Monday, Dec. 22, 1947
"A Wall of Separation"
How far should the state go in supporting religious education? Or should the state support such education at all? In the white marble temple of the U.S. Supreme Court last week, a new engagement was fought in this running battle. Atheist Vashti McCollum had a final hearing in her suit to stop the board of education in Champaign, Ill. from allowing religious instructions at her son's school (TIME, Feb. 10).
The two-year-old argument lasted about two hours in court. Some Saturday soon the justices will decide in private conference whether the "wall of separation between church & state" has been breached in Champaign.
Last week the Christian Century was ready with answers to several specific church-state problems.
P:Tax-supported free bus transportation, free lunches and textbooks for parochial schools are unconstitutional, said the Century:
"Such a diversion of public-school funds involves the interlocking of the taxing function of the state with the institutional functioning of the church which owns and operates . . . schools. . . . The majority decision of the Supreme Court in the New Jersey case undertook to justify such aid to parochial schools by detaching bus transportation from the institutional functioning of the church, and even of the school. Having thus detached it, the court then classified bus transportation as a 'public welfare' measure. . . .
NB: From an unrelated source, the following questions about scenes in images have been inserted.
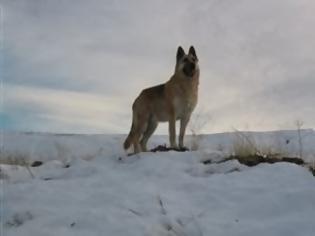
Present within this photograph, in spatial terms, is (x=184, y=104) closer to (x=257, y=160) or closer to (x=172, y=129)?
(x=172, y=129)

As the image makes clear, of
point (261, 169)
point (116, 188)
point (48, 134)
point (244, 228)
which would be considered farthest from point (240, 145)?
point (48, 134)

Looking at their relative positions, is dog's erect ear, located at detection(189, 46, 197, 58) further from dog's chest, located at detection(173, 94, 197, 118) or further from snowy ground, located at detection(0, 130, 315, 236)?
snowy ground, located at detection(0, 130, 315, 236)

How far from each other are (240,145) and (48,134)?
6314 mm

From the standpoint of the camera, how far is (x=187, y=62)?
10836mm

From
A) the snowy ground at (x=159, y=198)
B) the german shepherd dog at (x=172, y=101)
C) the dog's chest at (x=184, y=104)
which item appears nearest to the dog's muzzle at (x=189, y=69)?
the german shepherd dog at (x=172, y=101)

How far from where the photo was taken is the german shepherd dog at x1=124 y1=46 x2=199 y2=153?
423 inches

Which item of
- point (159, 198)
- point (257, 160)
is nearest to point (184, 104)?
point (257, 160)

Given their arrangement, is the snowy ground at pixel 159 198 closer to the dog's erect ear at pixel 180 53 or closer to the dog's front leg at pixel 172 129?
the dog's front leg at pixel 172 129

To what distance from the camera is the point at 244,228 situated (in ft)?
17.4

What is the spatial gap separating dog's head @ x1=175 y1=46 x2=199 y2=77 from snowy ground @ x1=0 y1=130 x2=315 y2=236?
11.0ft

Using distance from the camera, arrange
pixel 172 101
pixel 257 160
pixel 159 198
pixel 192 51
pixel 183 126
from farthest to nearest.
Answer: pixel 192 51 → pixel 183 126 → pixel 172 101 → pixel 257 160 → pixel 159 198

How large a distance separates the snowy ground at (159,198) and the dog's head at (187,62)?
335 cm

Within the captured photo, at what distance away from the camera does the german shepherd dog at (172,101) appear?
1074cm

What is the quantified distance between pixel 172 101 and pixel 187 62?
2.39 ft
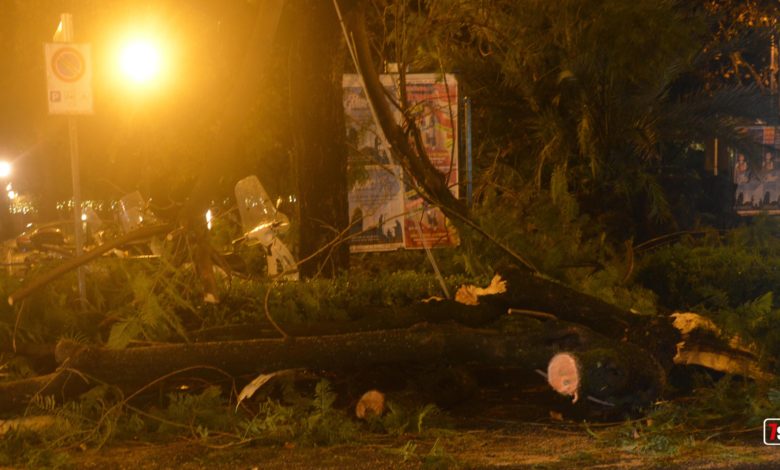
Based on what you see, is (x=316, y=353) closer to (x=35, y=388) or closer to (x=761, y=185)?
(x=35, y=388)

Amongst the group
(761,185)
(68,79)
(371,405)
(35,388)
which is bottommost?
(371,405)

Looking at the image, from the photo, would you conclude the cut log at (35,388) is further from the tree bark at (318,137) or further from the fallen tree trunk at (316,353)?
the tree bark at (318,137)

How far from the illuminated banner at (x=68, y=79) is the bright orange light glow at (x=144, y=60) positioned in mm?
A: 777

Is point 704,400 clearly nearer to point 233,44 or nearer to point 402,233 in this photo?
point 233,44

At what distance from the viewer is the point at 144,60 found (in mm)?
9875

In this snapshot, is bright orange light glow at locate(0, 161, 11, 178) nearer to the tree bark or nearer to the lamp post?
the lamp post

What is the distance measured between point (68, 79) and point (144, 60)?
1.00m

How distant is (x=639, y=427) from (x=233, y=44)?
15.0ft

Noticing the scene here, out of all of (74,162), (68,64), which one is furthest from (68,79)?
(74,162)

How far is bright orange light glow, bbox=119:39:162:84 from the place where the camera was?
32.4 ft

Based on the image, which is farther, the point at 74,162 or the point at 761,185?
the point at 761,185

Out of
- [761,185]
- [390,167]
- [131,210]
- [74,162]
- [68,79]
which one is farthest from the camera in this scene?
[761,185]

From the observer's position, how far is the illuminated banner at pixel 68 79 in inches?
355

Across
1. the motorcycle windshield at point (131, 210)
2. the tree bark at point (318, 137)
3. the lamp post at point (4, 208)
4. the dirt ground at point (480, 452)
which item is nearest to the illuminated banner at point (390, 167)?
the tree bark at point (318, 137)
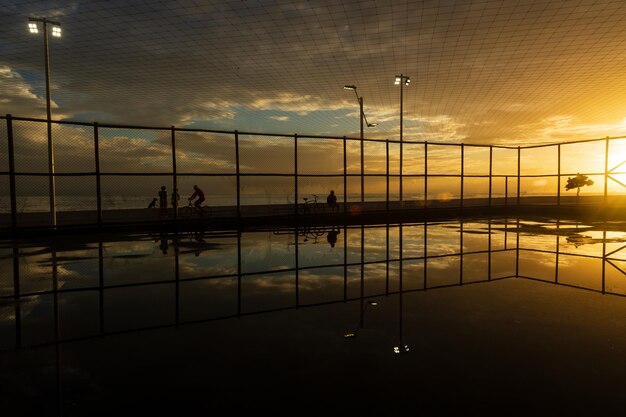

"The fallacy of this procedure should be apparent. Other functions of the school can be detached from the school in like manner one after the other. . . . The state cannot assume responsibility for any function of a parochial school without interlocking its function with the institutional functioning of the school and of the church which, for its own religious purposes, maintains it."
P:"Released time" for religious instruction in public-school buildings is also unconstitutional. (". . . . The school instructors vacate their function and the several churches take it over. . . .")
P:Devotional Bible reading and prayer in public schools is all right with the Century.
P:Similarly, the Century approved of "the study of religion as an integral part of the public-school curriculum under the instruction of regular public-school teachers."
P:A U.S. "ambassadorship" to the Vatican, said the Century, is unconstitutional.
P:The Century also disapproved of the chaplaincy in the armed services. The clergy should serve as chaplains but "be paid by the church, wear a uniform or garb distinctive of the church, accept no military rank and, beyond their civilian patriotism, own no allegiance save that to which they are solemnly committed in their ordination vows."